It’s also a hoot of a read. I first came across it at a garage sale in Los Angeles back in the mid-Seventies. It looked ancient even then, dog-eared and shabby, its black binding cracked. I’d vaguely heard of it but my interest in Warren Harding and the scandals of the 1920’s was nil. Still, it was only a quarter.
It was a quarter that changed my life. I got home and started reading. It was a little slow and creaky at the beginning but it soon picked up speed and by the time I reached Chapter Three I knew I was onto something remarkable. If it wasn’t true –and many back then believed it wasn’t–than only a genius could have written it.
It tells the story of Nan Britton, who as a schoolgirl back in Ohio develops an obsessive crush on a handsome local businessman/politician named Warren Harding. Soon she is stalking him, flirting with him, always managing to “bump into” him. He’s all blithery and indecisive, but the temptation soon becomes too much. Now it is she who puts on the brakes and makes him beg, which he does, rather pathetically. Finally, there is a blissful night in a hotel room where she becomes his “bride.”
Nan’s genius as a writer lies in her Nabokovian style. What she tells us is happening isn’t quite what is really happening. She’s what is known as an “unreliable narrator.” Though she portrays herself as naïve and innocent, look between the lines. There you find a calculating, acquisitive woman. Like Emma Bovary she is ambitious, though she’s not sure what for. Middle class mores, like wedding vows, mean little to her. And you, the reader, go right along with her, reveling in her plans and schemes, almost a co-conspiritor. Sometimes you want to warn her. Other times you want to shake her. (Never, though, do you want to hug her.)
Harding comes across as almost comic, very bumbling and very horny. Of his political life we learn little, but of his personal life we are given what is probably the most insightful delineation of his character ever put down on paper. He turns out to be quite a lover—his penis had a nickname—and wonderfully attentive. He wrote 50 page love letters while sitting in the Senate chamber, and he and Nan were always going on little trips.
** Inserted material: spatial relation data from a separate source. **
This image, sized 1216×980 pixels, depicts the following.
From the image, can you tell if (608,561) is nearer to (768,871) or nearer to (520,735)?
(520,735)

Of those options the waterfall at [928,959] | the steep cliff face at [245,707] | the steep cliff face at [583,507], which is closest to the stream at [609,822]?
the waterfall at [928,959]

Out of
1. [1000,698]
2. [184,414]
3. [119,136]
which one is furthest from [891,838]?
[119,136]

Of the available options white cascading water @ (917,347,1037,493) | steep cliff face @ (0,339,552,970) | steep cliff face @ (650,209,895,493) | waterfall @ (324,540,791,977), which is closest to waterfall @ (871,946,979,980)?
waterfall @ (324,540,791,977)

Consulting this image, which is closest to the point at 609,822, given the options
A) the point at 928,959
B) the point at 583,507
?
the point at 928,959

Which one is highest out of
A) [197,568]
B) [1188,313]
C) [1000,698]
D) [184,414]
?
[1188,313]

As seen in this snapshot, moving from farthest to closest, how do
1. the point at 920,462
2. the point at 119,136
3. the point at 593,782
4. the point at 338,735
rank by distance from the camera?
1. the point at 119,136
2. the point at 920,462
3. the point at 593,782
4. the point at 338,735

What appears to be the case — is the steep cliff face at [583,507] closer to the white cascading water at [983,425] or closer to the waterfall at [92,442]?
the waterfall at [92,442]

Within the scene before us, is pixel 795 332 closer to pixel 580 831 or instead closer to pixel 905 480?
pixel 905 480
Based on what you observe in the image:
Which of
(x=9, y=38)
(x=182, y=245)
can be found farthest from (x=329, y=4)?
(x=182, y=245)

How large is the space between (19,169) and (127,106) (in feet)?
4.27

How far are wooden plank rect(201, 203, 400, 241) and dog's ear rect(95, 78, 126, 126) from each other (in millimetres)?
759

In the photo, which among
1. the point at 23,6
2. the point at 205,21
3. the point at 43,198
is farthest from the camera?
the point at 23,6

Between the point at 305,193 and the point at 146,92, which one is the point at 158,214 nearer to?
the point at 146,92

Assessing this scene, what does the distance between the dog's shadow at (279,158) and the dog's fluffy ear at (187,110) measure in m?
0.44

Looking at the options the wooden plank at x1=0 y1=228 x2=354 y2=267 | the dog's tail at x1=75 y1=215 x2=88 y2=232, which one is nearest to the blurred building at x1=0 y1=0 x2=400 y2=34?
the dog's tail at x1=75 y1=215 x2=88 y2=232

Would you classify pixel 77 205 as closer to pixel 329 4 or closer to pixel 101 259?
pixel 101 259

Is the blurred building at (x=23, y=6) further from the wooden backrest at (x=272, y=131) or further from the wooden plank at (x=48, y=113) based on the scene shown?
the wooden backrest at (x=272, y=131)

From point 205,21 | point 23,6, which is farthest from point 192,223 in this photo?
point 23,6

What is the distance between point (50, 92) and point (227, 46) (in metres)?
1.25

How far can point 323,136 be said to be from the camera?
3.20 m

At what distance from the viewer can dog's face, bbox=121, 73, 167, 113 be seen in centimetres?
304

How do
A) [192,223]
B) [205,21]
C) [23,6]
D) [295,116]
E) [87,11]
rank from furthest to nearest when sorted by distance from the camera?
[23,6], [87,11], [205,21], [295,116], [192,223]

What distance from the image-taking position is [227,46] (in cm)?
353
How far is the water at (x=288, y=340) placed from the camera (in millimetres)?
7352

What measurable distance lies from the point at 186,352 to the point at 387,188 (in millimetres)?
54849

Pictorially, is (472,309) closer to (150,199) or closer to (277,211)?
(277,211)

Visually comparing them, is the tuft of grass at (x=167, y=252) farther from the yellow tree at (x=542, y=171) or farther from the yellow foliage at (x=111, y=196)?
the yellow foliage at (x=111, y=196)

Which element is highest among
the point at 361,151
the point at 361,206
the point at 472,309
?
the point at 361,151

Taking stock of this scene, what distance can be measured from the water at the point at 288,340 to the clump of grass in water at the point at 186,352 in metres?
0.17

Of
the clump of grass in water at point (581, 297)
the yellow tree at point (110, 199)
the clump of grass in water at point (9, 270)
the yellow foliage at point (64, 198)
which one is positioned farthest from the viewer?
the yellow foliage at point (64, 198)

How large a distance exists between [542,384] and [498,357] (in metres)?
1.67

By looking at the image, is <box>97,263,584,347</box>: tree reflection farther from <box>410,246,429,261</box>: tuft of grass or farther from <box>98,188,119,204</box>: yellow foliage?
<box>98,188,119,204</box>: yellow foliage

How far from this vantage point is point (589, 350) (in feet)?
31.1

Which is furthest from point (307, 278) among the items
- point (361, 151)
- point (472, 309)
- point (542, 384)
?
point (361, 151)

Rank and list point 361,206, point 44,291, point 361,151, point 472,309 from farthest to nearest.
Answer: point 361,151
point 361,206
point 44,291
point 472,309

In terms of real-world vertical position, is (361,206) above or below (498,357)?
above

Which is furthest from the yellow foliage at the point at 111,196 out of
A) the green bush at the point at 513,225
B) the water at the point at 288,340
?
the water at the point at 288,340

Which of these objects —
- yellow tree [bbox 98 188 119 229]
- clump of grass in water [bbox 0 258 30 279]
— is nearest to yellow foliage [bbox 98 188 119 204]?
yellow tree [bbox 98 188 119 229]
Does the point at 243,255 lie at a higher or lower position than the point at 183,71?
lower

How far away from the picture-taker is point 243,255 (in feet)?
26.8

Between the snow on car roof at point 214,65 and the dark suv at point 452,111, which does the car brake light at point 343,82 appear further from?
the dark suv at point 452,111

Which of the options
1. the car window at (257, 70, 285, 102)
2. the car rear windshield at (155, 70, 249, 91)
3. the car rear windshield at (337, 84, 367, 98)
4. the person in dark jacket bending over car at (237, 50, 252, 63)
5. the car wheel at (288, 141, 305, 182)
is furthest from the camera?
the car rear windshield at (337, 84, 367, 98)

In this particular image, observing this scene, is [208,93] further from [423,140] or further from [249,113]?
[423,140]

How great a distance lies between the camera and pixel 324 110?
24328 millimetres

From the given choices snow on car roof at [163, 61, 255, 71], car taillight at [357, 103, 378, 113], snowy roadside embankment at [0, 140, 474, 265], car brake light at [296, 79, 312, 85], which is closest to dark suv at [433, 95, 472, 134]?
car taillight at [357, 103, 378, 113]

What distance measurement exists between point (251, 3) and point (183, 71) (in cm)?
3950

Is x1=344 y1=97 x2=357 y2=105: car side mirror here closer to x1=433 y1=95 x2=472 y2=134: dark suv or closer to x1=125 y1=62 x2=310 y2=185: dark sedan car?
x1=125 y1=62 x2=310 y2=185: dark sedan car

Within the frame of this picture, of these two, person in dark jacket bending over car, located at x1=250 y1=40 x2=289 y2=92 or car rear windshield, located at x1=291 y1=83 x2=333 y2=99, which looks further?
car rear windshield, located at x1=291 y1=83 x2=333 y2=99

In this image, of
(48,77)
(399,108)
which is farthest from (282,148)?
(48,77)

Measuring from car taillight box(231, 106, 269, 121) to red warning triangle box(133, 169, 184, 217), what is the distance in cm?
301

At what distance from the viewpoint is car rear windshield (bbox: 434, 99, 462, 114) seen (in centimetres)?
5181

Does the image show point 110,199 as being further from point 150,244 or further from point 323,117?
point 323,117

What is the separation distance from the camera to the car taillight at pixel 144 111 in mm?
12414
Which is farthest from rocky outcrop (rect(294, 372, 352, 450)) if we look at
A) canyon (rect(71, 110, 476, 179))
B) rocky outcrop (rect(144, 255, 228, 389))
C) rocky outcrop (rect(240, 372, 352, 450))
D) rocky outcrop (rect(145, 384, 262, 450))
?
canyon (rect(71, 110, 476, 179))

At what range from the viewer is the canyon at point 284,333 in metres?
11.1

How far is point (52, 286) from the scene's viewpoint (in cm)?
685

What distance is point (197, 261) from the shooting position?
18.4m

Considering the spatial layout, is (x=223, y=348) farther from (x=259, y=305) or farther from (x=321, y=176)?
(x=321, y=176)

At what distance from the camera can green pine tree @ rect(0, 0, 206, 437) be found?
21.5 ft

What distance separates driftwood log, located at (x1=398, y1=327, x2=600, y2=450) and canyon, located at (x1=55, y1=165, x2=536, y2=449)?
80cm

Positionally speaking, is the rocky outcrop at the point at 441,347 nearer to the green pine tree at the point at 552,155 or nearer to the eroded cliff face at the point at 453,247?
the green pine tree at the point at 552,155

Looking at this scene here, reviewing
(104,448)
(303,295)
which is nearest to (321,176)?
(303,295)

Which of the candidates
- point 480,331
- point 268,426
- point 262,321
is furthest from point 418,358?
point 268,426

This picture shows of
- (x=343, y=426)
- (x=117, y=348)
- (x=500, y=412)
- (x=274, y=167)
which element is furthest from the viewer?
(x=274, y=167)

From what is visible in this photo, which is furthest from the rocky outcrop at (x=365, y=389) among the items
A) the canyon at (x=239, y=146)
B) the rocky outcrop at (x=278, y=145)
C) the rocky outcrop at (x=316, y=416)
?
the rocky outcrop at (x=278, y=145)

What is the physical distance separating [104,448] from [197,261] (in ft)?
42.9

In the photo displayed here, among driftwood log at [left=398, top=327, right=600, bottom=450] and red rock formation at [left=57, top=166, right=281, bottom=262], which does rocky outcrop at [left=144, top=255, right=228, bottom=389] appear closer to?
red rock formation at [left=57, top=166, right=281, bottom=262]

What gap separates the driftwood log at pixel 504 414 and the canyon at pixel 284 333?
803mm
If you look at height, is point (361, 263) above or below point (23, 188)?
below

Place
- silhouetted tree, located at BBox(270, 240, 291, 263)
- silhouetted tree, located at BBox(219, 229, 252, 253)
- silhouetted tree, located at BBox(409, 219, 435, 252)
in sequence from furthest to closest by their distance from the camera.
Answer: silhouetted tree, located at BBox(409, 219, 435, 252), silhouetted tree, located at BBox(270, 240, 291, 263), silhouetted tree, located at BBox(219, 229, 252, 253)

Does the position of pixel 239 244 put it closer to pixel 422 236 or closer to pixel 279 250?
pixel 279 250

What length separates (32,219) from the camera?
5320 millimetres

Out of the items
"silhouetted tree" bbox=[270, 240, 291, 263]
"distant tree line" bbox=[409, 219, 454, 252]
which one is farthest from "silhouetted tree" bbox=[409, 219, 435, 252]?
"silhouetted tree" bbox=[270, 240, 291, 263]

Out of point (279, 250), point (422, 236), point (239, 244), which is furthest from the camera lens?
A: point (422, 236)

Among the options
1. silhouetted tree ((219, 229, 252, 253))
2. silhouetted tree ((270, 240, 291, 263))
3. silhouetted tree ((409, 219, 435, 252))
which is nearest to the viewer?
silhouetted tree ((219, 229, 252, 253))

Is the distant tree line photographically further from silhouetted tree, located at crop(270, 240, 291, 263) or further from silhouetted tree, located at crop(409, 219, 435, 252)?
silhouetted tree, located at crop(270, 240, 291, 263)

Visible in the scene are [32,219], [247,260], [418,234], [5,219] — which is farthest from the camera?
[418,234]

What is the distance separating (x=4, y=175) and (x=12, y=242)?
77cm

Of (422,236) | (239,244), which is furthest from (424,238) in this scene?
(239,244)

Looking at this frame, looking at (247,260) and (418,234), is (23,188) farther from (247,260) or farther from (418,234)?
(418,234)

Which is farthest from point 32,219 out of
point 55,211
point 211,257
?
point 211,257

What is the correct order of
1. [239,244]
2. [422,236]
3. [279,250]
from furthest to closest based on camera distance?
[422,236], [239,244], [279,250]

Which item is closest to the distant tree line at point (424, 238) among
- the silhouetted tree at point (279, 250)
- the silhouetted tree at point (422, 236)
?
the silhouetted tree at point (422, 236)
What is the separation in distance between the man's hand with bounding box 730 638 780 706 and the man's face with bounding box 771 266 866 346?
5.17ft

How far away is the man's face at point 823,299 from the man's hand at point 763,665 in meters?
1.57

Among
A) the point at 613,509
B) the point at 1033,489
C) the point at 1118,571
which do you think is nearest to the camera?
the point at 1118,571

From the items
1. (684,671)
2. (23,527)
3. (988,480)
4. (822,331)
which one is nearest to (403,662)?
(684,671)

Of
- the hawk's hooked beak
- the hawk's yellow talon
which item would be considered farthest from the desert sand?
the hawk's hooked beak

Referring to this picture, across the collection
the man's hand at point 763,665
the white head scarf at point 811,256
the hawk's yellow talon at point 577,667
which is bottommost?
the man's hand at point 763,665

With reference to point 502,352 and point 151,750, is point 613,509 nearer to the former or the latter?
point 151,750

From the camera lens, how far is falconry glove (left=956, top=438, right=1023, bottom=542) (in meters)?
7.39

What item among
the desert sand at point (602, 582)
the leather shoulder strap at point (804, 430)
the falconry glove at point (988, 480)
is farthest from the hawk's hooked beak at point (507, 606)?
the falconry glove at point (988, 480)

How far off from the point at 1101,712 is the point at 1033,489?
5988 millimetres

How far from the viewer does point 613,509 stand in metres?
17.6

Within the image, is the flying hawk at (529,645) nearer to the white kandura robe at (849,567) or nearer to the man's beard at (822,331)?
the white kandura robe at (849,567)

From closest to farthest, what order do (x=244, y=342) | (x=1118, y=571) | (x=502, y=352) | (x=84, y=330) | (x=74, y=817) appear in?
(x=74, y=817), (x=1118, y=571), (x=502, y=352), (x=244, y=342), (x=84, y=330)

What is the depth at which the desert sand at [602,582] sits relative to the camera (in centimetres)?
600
He loved to have her drive him around, and dubbed her, with surprising grammatical accuracy, as “my little chauffeuse.”
And when the drama of her pregnancy strains the relationship, you really do feel for him. He moans and throws himself against heavy pieces of furniture. And hanging over all this is the lingering suspicion in the reader’s mind that maybe, just maybe, Nan got pregnant on purpose. Whatever the case, the illegitimate daughter, Elizabeth Ann, was provided for by Harding during his lifetime. But when he died in office in 1923 –a delicious subplot to the story says his wife poisoned him—guess what? Like so many men in similar situations he didn’t get the will done in time. Nan and Elizabeth Ann were left out in the cold.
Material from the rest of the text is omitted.